■ Source material ■
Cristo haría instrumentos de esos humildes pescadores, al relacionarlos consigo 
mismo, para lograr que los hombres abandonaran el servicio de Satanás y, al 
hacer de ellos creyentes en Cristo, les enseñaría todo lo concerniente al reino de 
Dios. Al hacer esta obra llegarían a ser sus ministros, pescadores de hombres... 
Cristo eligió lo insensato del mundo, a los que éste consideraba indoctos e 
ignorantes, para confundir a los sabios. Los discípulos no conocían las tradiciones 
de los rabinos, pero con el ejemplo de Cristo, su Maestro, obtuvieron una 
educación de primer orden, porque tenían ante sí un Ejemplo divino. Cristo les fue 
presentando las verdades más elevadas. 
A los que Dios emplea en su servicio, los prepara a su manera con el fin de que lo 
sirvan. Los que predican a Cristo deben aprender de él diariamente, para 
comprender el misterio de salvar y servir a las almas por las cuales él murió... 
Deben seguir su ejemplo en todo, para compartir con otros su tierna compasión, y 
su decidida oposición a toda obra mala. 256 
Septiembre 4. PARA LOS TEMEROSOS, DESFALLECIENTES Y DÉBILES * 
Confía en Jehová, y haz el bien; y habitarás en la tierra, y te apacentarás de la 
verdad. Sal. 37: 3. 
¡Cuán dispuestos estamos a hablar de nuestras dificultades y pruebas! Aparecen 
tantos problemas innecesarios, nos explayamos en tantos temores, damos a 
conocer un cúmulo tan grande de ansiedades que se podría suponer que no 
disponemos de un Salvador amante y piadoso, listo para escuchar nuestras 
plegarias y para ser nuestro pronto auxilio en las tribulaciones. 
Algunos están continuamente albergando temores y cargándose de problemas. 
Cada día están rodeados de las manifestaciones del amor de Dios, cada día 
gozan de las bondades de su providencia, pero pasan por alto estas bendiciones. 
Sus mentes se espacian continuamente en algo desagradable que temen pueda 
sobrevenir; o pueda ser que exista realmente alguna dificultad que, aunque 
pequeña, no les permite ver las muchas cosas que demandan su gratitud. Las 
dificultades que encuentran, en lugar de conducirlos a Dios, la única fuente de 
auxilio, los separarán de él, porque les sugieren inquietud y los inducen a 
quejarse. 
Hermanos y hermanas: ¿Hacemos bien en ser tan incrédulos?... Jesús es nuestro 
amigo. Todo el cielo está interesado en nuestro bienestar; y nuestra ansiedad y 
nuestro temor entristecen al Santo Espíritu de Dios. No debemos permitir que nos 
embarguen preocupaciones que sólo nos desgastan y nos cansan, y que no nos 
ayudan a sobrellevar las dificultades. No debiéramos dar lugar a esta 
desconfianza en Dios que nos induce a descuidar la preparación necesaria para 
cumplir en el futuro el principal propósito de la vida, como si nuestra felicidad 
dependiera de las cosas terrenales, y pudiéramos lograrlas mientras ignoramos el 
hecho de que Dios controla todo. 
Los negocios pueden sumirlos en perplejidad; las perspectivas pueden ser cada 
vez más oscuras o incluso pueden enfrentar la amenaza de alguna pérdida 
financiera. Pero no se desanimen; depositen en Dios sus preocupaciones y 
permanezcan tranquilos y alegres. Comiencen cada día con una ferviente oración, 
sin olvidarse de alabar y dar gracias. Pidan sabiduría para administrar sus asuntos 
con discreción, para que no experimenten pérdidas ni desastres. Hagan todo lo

■ Task prompt ■
From the entries, report every line in which the string "Dios" occurs.

■ Result of the task ■
Dios. Al hacer esta obra llegarían a ser sus ministros, pescadores de hombres... 
A los que Dios emplea en su servicio, los prepara a su manera con el fin de que lo 
Cada día están rodeados de las manifestaciones del amor de Dios, cada día 
dificultades que encuentran, en lugar de conducirlos a Dios, la única fuente de 
nuestro temor entristecen al Santo Espíritu de Dios. No debemos permitir que nos 
desconfianza en Dios que nos induce a descuidar la preparación necesaria para 
hecho de que Dios controla todo. 
financiera. Pero no se desanimen; depositen en Dios sus preocupaciones y 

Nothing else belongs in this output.